Once more, here is the link towards my article on Images des mathématiques and that towards the HoTT Book!

A presheaf that has no associated sheaf

In his paper Basically bounded functors and flat sheaves (Pacific Math. J, vol. 57, no. 2, 1975, p. 597-610), William C. Waterhouse gives a nice example of a presheaf that has no associated sheaf. This is Theorem 5.5 (page 605).  I thank François Loeser for having indicated this paper to me, and for his suggestion of explaining it here!

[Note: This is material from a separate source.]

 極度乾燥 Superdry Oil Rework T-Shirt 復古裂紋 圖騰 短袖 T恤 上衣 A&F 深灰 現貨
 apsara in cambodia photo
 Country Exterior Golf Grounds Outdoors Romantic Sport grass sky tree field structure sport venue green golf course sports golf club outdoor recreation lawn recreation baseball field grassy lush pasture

Of course, such a beast is reputed not to exist, since it is well known that any presheaf has an associated sheaf, see for example Godement's book Topologie algébrique et théorie des faisceaux, pages 110-111.

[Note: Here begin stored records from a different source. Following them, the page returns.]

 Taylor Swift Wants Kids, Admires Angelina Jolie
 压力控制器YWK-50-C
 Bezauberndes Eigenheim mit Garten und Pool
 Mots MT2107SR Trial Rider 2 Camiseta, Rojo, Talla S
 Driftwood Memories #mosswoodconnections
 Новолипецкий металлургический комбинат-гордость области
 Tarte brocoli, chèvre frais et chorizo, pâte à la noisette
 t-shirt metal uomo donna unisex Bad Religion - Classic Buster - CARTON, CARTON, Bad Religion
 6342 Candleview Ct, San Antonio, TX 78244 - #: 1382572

That is, for any presheaf $F$ on a topological space, there is a sheaf $G$ with a morphism of presheaves $\alpha\colon F\to G$ which satisfies a universal property: any morphism from $F$ to a sheaf factors uniquely through $\alpha$.

Waterhouse's presheaf is a more sophisticated example of a presheaf, since it is a presheaf on the category of affine schemes for the flat topology. Thus, a presheaf $F$ on the category of affine schemes is the datum, 

• of a set $F(A)$ for every ring $A$, 
• and of a map $\phi_*\colon F(A)\to F(B)$ for every morphism of rings $\phi\colon A\to B$,

subject to the following conditions:

• if $\phi\colon A\to B$ and $\psi\colon B\to C$ are morphism of rings, then $(\psi\circ\phi)_*=\psi_*\circ\phi_*$;
• one has ${\rm id}_A)_*={\rm id}_{F(A)}$ for every ring $A$.

Any morphism of rings $\phi\colon A\to B$ gives rise to two morphisms $\psi_1,\psi_2\colon B\to B\otimes B$ respectively defined by $\psi_1(b)=b\otimes 1$ and $\psi_2(b)=1\otimes b$, and the two compositions $A\to B\to B\otimes_A B$ are equal. Consequently, for any presheaf $F$, the two associated maps $F(A) \to F(B) \to F(B\otimes_A B)$ are equal.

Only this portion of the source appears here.